→ **Saved entries**
#####

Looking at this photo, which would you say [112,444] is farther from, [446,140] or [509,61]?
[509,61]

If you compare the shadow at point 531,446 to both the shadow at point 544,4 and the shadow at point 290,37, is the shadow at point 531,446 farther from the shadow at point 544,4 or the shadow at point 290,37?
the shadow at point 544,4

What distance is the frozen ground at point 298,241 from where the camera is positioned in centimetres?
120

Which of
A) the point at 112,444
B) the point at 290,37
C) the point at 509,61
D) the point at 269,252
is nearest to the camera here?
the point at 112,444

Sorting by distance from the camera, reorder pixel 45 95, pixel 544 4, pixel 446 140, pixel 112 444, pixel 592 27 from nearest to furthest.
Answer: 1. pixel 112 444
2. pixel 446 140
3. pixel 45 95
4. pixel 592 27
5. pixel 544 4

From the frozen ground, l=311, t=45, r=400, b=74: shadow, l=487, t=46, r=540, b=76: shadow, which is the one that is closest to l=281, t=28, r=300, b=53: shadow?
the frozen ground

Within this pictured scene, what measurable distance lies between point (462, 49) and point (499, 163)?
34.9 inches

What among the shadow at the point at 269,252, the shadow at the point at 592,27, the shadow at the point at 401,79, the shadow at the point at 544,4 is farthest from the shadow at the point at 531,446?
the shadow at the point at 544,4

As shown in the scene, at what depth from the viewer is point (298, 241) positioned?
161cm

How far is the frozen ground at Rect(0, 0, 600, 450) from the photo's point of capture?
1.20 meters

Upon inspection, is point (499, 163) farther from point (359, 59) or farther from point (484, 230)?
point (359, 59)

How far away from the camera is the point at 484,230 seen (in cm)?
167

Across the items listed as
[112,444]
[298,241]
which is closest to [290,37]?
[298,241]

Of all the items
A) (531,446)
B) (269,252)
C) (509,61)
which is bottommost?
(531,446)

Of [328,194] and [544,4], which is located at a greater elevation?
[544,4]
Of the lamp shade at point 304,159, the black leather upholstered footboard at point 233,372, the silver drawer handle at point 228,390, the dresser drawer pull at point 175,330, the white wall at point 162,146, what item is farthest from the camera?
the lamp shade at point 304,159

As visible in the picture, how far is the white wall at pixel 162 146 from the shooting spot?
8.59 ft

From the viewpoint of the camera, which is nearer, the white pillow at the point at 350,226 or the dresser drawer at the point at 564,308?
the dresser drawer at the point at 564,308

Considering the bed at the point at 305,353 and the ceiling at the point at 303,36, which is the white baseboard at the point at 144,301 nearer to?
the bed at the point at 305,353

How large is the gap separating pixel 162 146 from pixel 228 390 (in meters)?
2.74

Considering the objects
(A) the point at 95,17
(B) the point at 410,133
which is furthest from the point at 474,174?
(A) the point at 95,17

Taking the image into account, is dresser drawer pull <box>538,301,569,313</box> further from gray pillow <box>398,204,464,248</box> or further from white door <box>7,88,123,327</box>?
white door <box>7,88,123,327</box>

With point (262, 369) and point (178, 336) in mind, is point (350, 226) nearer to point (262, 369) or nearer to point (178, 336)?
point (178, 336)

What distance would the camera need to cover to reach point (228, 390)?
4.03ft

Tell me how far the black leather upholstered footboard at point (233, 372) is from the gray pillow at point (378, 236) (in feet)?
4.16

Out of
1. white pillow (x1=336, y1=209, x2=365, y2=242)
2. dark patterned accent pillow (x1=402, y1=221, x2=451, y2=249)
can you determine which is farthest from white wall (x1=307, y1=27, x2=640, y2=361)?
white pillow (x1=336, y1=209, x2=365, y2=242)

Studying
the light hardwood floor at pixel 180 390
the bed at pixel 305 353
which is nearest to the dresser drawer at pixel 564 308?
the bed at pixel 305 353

#####

Copy out every line of the listing above word for word, leaving nothing out and changing nothing.

→ **Exercise solution**
Looking at this photo, which would you say [112,444] is farther from, [446,140] or [509,61]?
[509,61]

If you compare the shadow at point 531,446 to both the shadow at point 544,4 and the shadow at point 290,37, is the shadow at point 531,446 farther from the shadow at point 544,4 or the shadow at point 290,37?
the shadow at point 544,4

What distance is the frozen ground at point 298,241 from where the camera is positioned in centimetres?
120

Which of
A) the point at 112,444
B) the point at 290,37
C) the point at 509,61
D) the point at 269,252
is nearest to the camera here?
the point at 112,444

Sorting by distance from the camera, reorder pixel 45 95, pixel 544 4, pixel 446 140, pixel 112 444, pixel 592 27 from nearest to furthest.
Answer: 1. pixel 112 444
2. pixel 446 140
3. pixel 45 95
4. pixel 592 27
5. pixel 544 4

From the frozen ground, l=311, t=45, r=400, b=74: shadow, l=487, t=46, r=540, b=76: shadow, which is the one that is closest to l=281, t=28, r=300, b=53: shadow?
the frozen ground

Within this pictured scene, what measurable distance lies between point (462, 49) and point (499, 163)?
34.9 inches

What among the shadow at the point at 269,252, the shadow at the point at 592,27, the shadow at the point at 401,79, the shadow at the point at 544,4 is farthest from the shadow at the point at 531,446?
the shadow at the point at 544,4

As shown in the scene, at what depth from the viewer is point (298, 241) positioned?
161cm

How far is the frozen ground at Rect(0, 0, 600, 450) from the photo's point of capture?
1.20 meters

Upon inspection, is point (499, 163) farther from point (359, 59) or farther from point (484, 230)?
point (359, 59)

How far away from the camera is the point at 484,230 seen (in cm)?
167

Across the items listed as
[112,444]
[298,241]
which is closest to [290,37]?
[298,241]

Of all the items
A) (531,446)
B) (269,252)
C) (509,61)
which is bottommost?
(531,446)

Of [328,194] and [544,4], which is located at a greater elevation?
[544,4]
Of the lamp shade at point 304,159, the black leather upholstered footboard at point 233,372, the silver drawer handle at point 228,390, the dresser drawer pull at point 175,330, the white wall at point 162,146, what item is farthest from the camera?
the lamp shade at point 304,159

As visible in the picture, how far is the white wall at pixel 162 146 from the shooting spot?
8.59 ft

From the viewpoint of the camera, which is nearer, the white pillow at the point at 350,226 or the dresser drawer at the point at 564,308?
the dresser drawer at the point at 564,308

Considering the bed at the point at 305,353 and the ceiling at the point at 303,36, which is the white baseboard at the point at 144,301 nearer to?
the bed at the point at 305,353

How large is the gap separating pixel 162 146 from pixel 228 390 (in meters)?
2.74

Considering the objects
(A) the point at 95,17
(B) the point at 410,133
which is furthest from the point at 474,174?
(A) the point at 95,17

Taking the image into account, is dresser drawer pull <box>538,301,569,313</box> further from gray pillow <box>398,204,464,248</box> or further from white door <box>7,88,123,327</box>?
white door <box>7,88,123,327</box>

With point (262, 369) and point (178, 336) in mind, is point (350, 226) nearer to point (262, 369) or nearer to point (178, 336)?
point (178, 336)

What distance would the camera need to cover to reach point (228, 390)?
4.03ft

Tell me how far the black leather upholstered footboard at point (233, 372) is from the gray pillow at point (378, 236) (in feet)?
4.16

Out of
1. white pillow (x1=336, y1=209, x2=365, y2=242)
2. dark patterned accent pillow (x1=402, y1=221, x2=451, y2=249)
can you determine which is farthest from white wall (x1=307, y1=27, x2=640, y2=361)?
white pillow (x1=336, y1=209, x2=365, y2=242)

Studying
the light hardwood floor at pixel 180 390
the bed at pixel 305 353
which is nearest to the dresser drawer at pixel 564 308?
the bed at pixel 305 353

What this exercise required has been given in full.